Would you return the data below exactly as it stands, with every picture left out?

Supplied information:
Start of Block

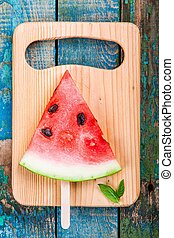Slice of fresh juicy watermelon on a cutting board with mint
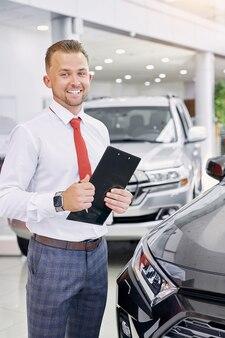 Pewnie kaukaski uśmiechnięty dealer samochodowy w pracy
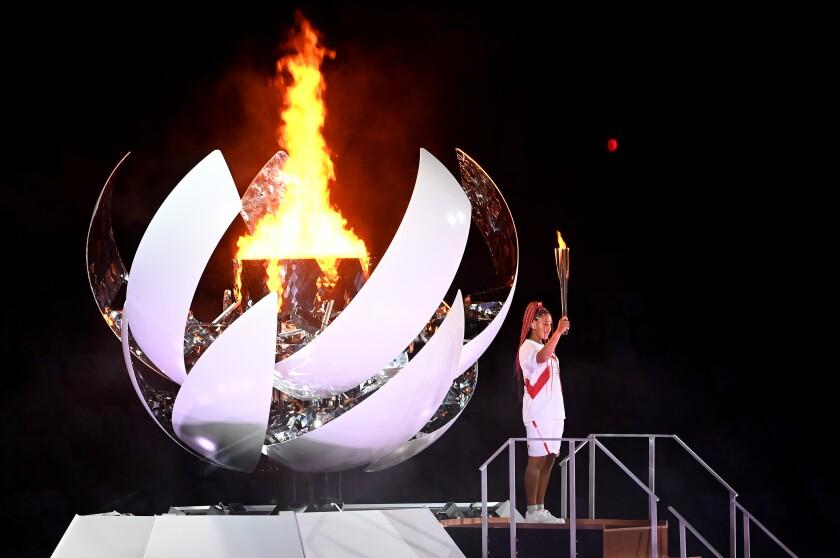 Naomi Osaka allume la torche olympique lors de la cérémonie d'ouverture des Jeux de Tokyo.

End of Block

Task answer:
Slice of fresh juicy watermelon on a cutting board with mint
 Pewnie kaukaski uśmiechnięty dealer samochodowy w pracy
 Naomi Osaka allume la torche olympique lors de la cérémonie d'ouverture des Jeux de Tokyo.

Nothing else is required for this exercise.